Tissue Heterogeneity and Wavebreak
Tissue heterogeneity can cause wavebreak by several mechanisms. When a wave travels into a region with a long refractory period (eg, longer APD), wavebreak will occur if the tissue has not yet recovered excitability from the previous wave. Wavebreak can also occur if there is a source-sink mismatch between the wavefront and the excitable tissue in front of it, so that the density of the depolarizing diffusive current is too low to bring the excitable tissue to threshold. This may occur at anatomic source-sink mismatches, such as papillary or pectinate muscle insertions,9,10 or when excitability is depressed regionally due to ischemia or drugs.
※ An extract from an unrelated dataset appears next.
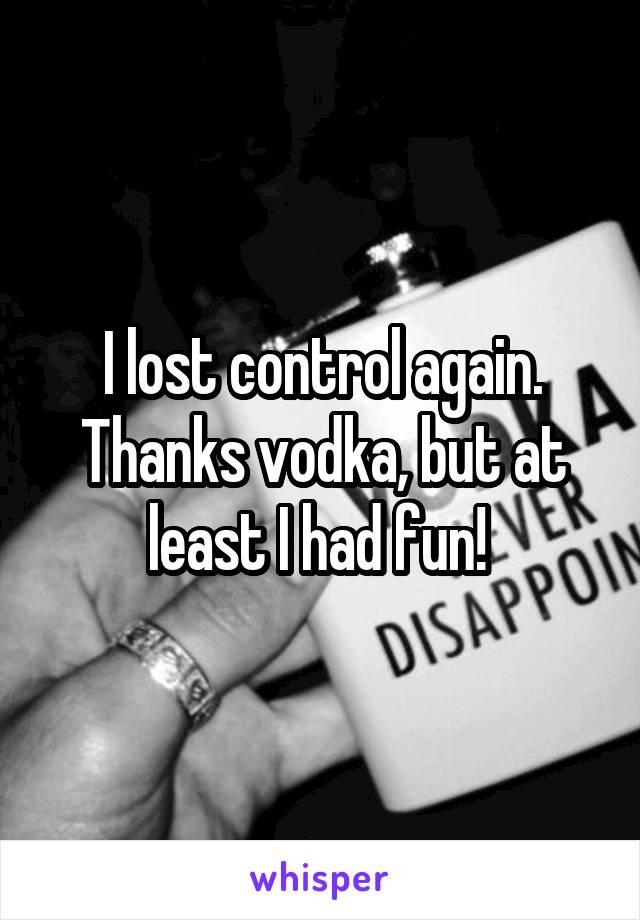 I lost control again. Thanks vodka, but at least I had fun!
Tissue heterogeneity in the heart plays a key role in the susceptibility to fibrillation.7 Disease processes that increase tissue heterogeneity are thought to increase the likelihood that physiological triggers, such as spontaneous premature extrasystoles, will succeed in inducing a localized wavebreak in a region with a high degree of electrophysiological dispersion, eg, at the border zone between normal and infarcted tissue. Once a localized wavebreak initiates reentry, a rotor may then either be unstable and break up into fibrillation or become anchored by an anatomic structure to produce monomorphic tachycardia. Tissue heterogeneity in the heart can be either anatomic, due to infarction, fibrosis, or structural remodeling, or electrophysiological, due to electrical remodeling, drugs, genetic defects, or heterogeneous autonomic innervation.
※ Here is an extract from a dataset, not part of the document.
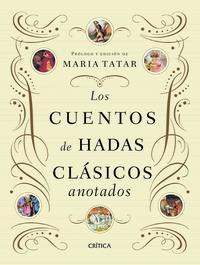 Libro LOS CUENTOS DE HADAS CLASICOS ANOTADOS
Even though disease processes often markedly exacerbate tissue heterogeneity in the heart, the likelihood that a spontaneous premature extrasystole will induce localized wavebreak and sustained reentry is low. For example, spontaneous ventricular ectopy at a rate of 2 extrasystoles per minute, common in patients with cardiomyopathy, is equivalent to 1 million ventricular extrasystoles per year. However, the rate of sudden death episodes in such patients is typically measured in months to years, rather than minutes. In normal human ventricles, ventricular extrasystoles are also common,11 but fortunately, normal tissue heterogeneity is insufficient for these triggers to induce localized wavebreak with enough adjacent excitable tissue for a self-sustaining rotor to form. However, a very large electrical stimulus (50x to 100x threshold)12 or very rapid pacing13 can induce a rotor in the normal heart, which then almost always spontaneously degenerates to VF (the VF threshold). Atrial fibrillation can be similarly induced by electrical pacing, but it is typically nonsustained in normal human atria because the wavelength is too long in relation to normal atrial size to permit sustained reentry.14
Dynamic Factors and Wavebreak
Although the normal heart exhibits electrophysiological and structural heterogeneity, fibrillation in the normal heart also depends on dynamic factors.15 Dynamic factors produce functional dispersion of electrophysiological properties, arising purely from the dynamic properties of Vm and Cai cycling on APD and wavelength, as demonstrated in computer simulations in which all cells in the tissue have identical properties and a normal ventricular AP. A rotor induced by rapid pacing or a large, premature stimulus spontaneously breaks up into a fibrillation-like state despite homogeneous initial conditions.16–18 This happens because the normal electrical wave is inherently unstable at very rapid heart rates. Because wavelength is the product of APD and CV, factors regulating APD and CV are critical for wave stability. These can be divided into Vm and Cai factors. The former include APD restitution, CV restitution, short-term cardiac memory, and electrotonic currents. The latter include Cai cycling dynamics and spontaneous SR Cai release.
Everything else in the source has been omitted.